My theorising about the strange memory related failures that I was experiencing with my distributed testing using WinRS have led me to putting together a test runner that can limit the amount of memory available to a process and terminate it if it exceeds the expected amount. With this in place during my server test runs I can spot the kind of memory leak that slipped through the cracks of my testing and made it into release 6.2 of The Server Framework.
The idea is that rather than just starting the server we start the server using a monitoring process that first creates a job object for the server process and then starts the server process and assigns it to the job. The monitoring process can set some limits to the amount of memory that the processes in the job can allocate and it gets informed when they reach that limit. For the kind of testing I’m currently doing the monitor then simply terminates the server which causes the test to fail. You need to run the target process under the monitor without the memory limiter in place a few times and dump out the memory allocation stats to get an idea of the maximum memory that it will allocate during a normal run and from then on you can limit the memory allocation to that amount and be sure that the tests will fail if there’s a leak like the one that made its way into 6.2.
Whilst I was adjusting the test scripts to test the new test runner I decided that it might be a good idea to merge this functionality into my “lock inversion detector” code. The lock inversion detector is a cut down version of my deadlock detection and “lock explorer” tools. The lock inversion detector is considerably faster than the full lock explorer and the idea is that it is used in a similar way to the memory monitoring test runner. Test servers run under the lock inversion detector and if a release introduces the potential to deadlock via a lock inversion then the test will fail. Note that the code under test doesn’t actually have to deadlock it just has to have the potential to… This is quite a powerful tool and it’s helped my clients out on many occasions but it’s still under development (I tend to use it, tweak it if need be to find the problem, and then move on with fixing the problem). Recent tweaks have made it run fast enough to become part of my build process.
Note: the lock inversion detector mentioned in this blog post is now available for download from www.lockexplorer.com.
If the lock inversion detector finds a lock inversion you need to run the full deadlock detector to get the information you need to fix the problem. This causes the target process to run a little slower than when under the lock inversion detector but the end result is a list of problem lock sequences with the threads concerned and call stacks showing each lock manipulation.

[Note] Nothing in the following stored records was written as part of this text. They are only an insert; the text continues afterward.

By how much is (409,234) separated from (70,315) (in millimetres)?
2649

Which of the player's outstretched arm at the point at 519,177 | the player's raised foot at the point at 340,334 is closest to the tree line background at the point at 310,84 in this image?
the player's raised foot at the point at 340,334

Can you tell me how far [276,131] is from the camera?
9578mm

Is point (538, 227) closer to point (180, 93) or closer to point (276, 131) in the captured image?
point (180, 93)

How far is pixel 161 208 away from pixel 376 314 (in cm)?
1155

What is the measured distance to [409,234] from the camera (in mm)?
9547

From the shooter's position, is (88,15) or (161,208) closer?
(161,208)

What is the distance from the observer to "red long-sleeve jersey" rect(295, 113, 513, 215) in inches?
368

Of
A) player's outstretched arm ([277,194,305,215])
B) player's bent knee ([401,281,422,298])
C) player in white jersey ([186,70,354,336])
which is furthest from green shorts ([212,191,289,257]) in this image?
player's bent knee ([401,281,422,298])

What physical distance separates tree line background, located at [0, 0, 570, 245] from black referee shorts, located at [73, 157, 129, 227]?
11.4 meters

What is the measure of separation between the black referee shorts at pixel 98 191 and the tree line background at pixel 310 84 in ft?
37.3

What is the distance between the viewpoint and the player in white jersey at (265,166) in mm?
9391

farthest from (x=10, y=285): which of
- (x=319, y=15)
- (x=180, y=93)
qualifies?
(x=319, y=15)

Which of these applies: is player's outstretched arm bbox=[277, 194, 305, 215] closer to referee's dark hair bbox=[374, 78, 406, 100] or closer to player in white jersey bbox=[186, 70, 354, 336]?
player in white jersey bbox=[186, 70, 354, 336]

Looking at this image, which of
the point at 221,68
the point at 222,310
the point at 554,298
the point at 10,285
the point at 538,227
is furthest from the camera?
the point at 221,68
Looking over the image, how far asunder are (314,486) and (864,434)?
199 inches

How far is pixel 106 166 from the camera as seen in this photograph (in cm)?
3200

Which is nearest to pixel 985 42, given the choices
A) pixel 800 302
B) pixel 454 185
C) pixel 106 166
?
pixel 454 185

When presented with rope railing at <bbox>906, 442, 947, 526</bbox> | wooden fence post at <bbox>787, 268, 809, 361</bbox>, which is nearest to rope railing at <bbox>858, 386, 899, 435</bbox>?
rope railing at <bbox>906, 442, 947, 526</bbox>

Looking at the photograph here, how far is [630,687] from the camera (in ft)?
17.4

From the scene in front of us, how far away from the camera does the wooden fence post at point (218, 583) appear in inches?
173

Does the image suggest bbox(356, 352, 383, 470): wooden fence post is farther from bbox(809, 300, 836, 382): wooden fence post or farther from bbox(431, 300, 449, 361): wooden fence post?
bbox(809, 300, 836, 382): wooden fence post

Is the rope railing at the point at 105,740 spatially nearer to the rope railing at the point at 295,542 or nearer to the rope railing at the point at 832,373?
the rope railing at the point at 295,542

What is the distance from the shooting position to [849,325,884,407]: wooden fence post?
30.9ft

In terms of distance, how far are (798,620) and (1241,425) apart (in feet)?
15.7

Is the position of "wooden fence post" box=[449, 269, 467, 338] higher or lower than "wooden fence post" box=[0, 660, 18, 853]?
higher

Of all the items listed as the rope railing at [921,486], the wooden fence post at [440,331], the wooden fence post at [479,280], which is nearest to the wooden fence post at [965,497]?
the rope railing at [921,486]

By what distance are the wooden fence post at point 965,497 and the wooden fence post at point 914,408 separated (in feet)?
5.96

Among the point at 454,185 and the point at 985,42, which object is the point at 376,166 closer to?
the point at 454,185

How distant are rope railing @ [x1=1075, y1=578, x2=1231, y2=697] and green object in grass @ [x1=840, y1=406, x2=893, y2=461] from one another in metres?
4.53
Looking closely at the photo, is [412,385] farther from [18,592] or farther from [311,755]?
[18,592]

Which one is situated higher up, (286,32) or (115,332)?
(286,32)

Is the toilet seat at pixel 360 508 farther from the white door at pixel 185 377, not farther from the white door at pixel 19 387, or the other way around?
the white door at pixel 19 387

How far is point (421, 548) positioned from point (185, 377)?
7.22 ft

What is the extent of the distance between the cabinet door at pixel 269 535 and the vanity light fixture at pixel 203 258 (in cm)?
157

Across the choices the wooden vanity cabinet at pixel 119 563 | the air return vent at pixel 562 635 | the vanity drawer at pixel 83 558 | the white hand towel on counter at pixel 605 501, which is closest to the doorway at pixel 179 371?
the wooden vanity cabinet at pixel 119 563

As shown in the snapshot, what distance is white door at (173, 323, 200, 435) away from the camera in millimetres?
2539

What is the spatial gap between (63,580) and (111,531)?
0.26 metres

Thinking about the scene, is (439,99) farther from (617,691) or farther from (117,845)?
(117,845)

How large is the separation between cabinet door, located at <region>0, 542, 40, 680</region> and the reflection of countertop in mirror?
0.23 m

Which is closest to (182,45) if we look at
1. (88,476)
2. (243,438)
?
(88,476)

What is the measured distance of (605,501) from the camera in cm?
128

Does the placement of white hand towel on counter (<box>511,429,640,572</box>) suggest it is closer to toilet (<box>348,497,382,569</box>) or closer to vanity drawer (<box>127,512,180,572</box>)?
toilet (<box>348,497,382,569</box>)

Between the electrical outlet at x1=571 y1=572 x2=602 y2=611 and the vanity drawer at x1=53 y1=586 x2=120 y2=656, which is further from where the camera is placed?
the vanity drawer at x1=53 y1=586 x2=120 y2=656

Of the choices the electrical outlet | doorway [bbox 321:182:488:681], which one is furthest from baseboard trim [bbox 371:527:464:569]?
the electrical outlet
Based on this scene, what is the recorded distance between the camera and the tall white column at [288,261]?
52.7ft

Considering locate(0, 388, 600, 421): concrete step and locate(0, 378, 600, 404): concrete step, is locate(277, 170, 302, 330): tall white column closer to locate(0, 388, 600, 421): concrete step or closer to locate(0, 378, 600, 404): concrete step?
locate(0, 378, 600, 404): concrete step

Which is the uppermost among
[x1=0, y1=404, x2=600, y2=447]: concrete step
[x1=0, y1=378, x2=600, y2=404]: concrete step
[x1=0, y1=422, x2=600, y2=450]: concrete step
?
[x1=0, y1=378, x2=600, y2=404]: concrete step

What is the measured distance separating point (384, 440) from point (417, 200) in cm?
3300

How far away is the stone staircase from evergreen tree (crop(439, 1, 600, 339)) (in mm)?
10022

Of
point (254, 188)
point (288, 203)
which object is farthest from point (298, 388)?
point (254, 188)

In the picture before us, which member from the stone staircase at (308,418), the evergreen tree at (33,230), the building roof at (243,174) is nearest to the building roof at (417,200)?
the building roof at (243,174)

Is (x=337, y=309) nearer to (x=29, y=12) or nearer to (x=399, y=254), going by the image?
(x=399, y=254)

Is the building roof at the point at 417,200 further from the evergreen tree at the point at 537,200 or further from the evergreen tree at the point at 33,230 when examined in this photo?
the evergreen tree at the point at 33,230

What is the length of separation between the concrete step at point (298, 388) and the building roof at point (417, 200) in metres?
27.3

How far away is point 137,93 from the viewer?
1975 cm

With this information it’s usually pretty trivial to find and remove the lock inversion. Again the target process doesn’t need to actually deadlock for the deadlock detector to show you where it could deadlock.
I need to do some more work to integrate these tests into my build and release process but they’re valuable additions. Ideally I’d like to merging the memory monitoring test runner functionality with the lock inversion detector, but for now I may simply run one set of tests with the memory monitoring and one with the lock inversion testing.
These improvements to the build and release process will hopefully be in place for the release of 6.4.